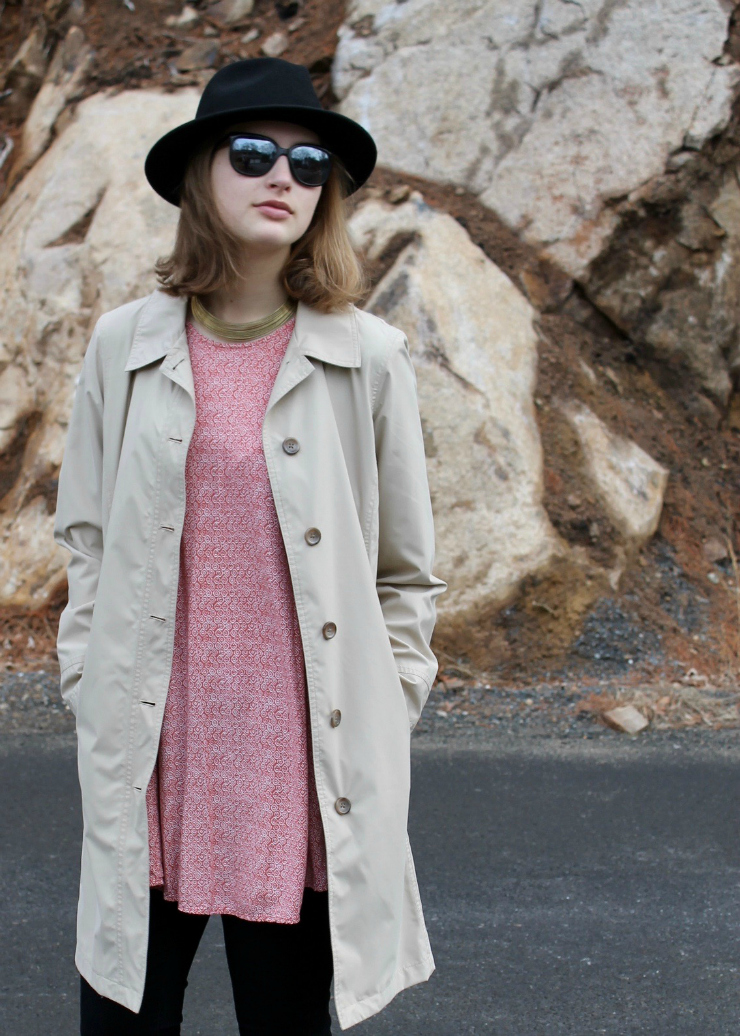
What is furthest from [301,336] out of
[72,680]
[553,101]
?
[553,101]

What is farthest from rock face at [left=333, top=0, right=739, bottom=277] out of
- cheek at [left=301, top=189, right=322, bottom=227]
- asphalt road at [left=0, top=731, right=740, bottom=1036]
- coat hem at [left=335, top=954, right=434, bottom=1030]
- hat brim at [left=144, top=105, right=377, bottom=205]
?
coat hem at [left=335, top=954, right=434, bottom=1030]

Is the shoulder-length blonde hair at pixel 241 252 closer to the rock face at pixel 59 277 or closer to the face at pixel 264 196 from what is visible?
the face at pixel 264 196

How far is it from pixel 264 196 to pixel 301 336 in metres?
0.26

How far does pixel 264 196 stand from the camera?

▸ The problem: Copy out the listing above word for word, leaving out the picture.

▸ Answer to this problem:
What is furthest from [301,336] out of
[72,680]
[553,101]
?
[553,101]

What is farthest from rock face at [left=333, top=0, right=739, bottom=277] out of
- cheek at [left=301, top=189, right=322, bottom=227]
- asphalt road at [left=0, top=731, right=740, bottom=1036]
- coat hem at [left=335, top=954, right=434, bottom=1030]
- hat brim at [left=144, top=105, right=377, bottom=205]
?
coat hem at [left=335, top=954, right=434, bottom=1030]

Is the shoulder-length blonde hair at pixel 241 252 closer to the rock face at pixel 59 277 or closer to the face at pixel 264 196 from what is visible?
the face at pixel 264 196

How far is it from pixel 264 196 to pixel 301 336 in metres?
0.26

How far does pixel 264 196 stand from the camera?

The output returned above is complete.